Many people in the church like to talk about the “Mountain Top Experience;” that place in their walk with Jesus where God is real and life is peachy.
God never meets me there anymore.
He used to, back when I was in High School and College. But either my faith has become dyslexic, or it’s matured to the point where God can kick me around a little and I won’t run away crying. Of course, lately, I’ve been tempted.
I’ll be losing my job in a couple months so I can stay home with my newborn son while my wife goes back to work. Of course, I’d rather have the job that supports us both, and she’d rather be the stay-at-home mommy. All hail God’s sovereign sense of humor. It just feels like everything in my life I would like to change is staying constant, and every constant I hold dear is changing. I’ve never dealt with change well, and to have my life become this tumult of chaos is dearly overloading my system. Have I mentioned I’m not really sleeping all that well?
These are the times when jokes about my sanity are no longer funny.
These are also the times where one begins to separate the truth that God will not allow us to be tempted beyond what we can bear, and the absurd belief that God will not give us more than we can handle. Anyone who believes that tripe as never read Job, or the account of Noah, or Moses, or Daniel, or Elijah, or Joshua, or… or… or… The truth is that God gets a kick out of giving us more than we can handle so that He can swoop in at just the right moment and prove He’s big enough to deal with it.

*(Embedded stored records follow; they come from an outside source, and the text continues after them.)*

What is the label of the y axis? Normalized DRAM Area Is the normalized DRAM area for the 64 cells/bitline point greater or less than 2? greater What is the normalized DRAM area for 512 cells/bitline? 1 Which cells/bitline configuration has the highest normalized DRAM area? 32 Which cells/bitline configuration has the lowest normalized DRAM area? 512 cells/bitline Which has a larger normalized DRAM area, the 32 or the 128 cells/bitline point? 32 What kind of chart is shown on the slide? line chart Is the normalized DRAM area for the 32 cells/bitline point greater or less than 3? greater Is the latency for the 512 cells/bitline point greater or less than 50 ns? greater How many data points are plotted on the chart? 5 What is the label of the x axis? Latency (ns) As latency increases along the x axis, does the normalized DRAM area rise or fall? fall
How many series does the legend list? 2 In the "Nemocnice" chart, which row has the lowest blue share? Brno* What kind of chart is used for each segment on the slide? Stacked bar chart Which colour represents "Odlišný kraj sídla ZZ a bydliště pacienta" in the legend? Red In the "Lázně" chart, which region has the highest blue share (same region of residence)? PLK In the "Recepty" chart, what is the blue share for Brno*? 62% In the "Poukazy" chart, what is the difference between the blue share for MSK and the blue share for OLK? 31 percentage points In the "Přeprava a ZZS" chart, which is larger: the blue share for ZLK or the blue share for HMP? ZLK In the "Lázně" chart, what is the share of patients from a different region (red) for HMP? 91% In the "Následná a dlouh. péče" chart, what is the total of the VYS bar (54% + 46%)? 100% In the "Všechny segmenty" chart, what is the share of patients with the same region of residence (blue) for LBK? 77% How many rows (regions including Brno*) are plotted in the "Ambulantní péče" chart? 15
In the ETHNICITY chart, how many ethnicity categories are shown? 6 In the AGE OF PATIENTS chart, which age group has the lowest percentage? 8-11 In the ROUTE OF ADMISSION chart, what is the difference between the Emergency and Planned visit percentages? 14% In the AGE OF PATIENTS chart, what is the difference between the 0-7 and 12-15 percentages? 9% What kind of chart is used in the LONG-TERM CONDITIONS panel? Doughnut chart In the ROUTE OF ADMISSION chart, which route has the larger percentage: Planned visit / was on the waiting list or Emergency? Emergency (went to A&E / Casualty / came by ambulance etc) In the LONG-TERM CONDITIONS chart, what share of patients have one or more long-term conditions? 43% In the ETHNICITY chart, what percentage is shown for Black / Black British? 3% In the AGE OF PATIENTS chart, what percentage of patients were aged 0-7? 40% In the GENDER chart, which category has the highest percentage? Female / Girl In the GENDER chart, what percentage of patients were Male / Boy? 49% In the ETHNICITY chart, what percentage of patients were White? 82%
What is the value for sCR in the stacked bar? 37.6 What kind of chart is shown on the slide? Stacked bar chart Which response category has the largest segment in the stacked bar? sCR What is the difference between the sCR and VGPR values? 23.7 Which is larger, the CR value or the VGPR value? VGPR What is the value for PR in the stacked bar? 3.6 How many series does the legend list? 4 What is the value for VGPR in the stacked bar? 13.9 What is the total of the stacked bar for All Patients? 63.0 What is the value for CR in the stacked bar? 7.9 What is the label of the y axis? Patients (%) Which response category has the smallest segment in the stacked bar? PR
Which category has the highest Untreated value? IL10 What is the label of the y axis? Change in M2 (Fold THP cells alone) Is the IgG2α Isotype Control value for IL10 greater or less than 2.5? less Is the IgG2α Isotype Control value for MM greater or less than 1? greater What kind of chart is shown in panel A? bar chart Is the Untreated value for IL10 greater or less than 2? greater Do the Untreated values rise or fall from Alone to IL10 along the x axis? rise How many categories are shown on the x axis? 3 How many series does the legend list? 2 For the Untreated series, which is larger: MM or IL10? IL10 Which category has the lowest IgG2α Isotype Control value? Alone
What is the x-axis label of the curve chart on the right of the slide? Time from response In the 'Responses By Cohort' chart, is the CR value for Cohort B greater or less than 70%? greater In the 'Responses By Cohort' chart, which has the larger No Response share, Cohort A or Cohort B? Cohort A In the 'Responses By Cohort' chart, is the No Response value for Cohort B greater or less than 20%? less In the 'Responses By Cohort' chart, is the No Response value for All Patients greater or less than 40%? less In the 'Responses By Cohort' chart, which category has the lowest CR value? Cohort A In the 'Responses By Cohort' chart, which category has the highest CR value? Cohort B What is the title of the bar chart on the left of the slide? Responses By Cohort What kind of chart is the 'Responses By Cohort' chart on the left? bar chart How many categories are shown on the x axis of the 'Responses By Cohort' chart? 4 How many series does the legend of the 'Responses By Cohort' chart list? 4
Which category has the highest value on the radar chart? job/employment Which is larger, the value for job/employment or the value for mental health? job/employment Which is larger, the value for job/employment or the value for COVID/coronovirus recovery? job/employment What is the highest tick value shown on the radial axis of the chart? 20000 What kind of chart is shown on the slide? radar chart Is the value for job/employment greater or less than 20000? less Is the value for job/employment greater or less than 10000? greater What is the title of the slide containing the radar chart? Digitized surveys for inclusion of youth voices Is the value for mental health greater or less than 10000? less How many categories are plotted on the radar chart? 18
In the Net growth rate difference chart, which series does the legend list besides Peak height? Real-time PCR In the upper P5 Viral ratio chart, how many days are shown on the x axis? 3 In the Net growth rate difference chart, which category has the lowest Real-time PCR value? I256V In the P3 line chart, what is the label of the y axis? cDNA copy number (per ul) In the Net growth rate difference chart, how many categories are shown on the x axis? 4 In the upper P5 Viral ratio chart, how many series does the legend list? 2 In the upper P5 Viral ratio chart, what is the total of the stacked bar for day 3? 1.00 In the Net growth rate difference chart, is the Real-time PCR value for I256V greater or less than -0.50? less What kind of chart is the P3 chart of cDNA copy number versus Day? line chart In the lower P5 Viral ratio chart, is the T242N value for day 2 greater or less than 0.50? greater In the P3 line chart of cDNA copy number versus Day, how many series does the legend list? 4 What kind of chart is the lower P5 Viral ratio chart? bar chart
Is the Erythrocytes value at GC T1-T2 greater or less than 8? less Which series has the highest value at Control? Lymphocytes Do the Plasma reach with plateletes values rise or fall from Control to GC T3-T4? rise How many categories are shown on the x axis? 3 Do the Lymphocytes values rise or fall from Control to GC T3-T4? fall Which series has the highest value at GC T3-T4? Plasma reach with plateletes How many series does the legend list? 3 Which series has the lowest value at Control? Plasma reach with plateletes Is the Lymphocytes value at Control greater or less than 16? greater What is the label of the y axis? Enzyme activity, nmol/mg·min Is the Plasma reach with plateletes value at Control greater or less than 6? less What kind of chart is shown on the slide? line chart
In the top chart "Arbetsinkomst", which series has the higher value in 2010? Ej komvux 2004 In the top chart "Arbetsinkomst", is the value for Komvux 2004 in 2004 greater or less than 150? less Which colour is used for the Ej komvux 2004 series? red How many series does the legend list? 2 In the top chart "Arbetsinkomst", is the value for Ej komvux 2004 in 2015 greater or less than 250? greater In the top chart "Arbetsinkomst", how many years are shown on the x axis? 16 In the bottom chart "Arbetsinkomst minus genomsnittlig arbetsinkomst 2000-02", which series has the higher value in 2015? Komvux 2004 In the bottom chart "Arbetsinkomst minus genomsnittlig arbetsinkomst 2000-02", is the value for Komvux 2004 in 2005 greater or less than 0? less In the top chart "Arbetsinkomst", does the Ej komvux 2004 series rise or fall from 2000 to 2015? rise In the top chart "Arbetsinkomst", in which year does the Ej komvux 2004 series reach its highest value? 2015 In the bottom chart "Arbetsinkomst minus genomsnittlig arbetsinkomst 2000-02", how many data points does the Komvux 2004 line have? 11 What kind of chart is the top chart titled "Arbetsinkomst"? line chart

He also likes pushing us to our limits, showing us how far we can go, and what we’re capable of enduring under with when we need to. My personal perspective of God, for the time being, is set in a boxing ring. God the Father is in the stands cheering me on. The Holy Spirit is standing in my corner shouting encouragements and counsel. Jesus is in the ring with me, and He’s kicking my ass. He’s not doing this to be mean, He’s simply working out my salvation. (Philippians 2:12-13) He’s changing me, molding me, pummeling flab, toning muscle, building endurance.
Of course, there are points in the process when I can no longer stand, and I’m feeling myself heading towards the mat. Not the mountain top with lush green slopes and a breath taking view, but the dried up riverbed in the lowest point of a desert valley. I’ve made this trip before, and last time Jesus was there at the bottom waiting for me.
He was there the time before that too.
He’s there this time; I can see Him waiting patiently as I finish tumbling down the rocky ridge.
When I finally land, I won’t hit the ground.
The trip down is like a visit to breath-takingly beautiful Yellowstone National Park, particularly from Denver. The memory of the eight hours you just spent driving through Nada, Wyoming, is quickly swept away by the view. In the same way, landing in the arms of Jesus is worth the bumps and bruises I collected on the decent. Even when it’s just catch and release. Even when it’s just a momentary reminder that He is still with me.
I hit bottom.
Jesus was waiting, right where He promised He’d be.
Catch and release.
Even Yellowstone doesn’t compare to this.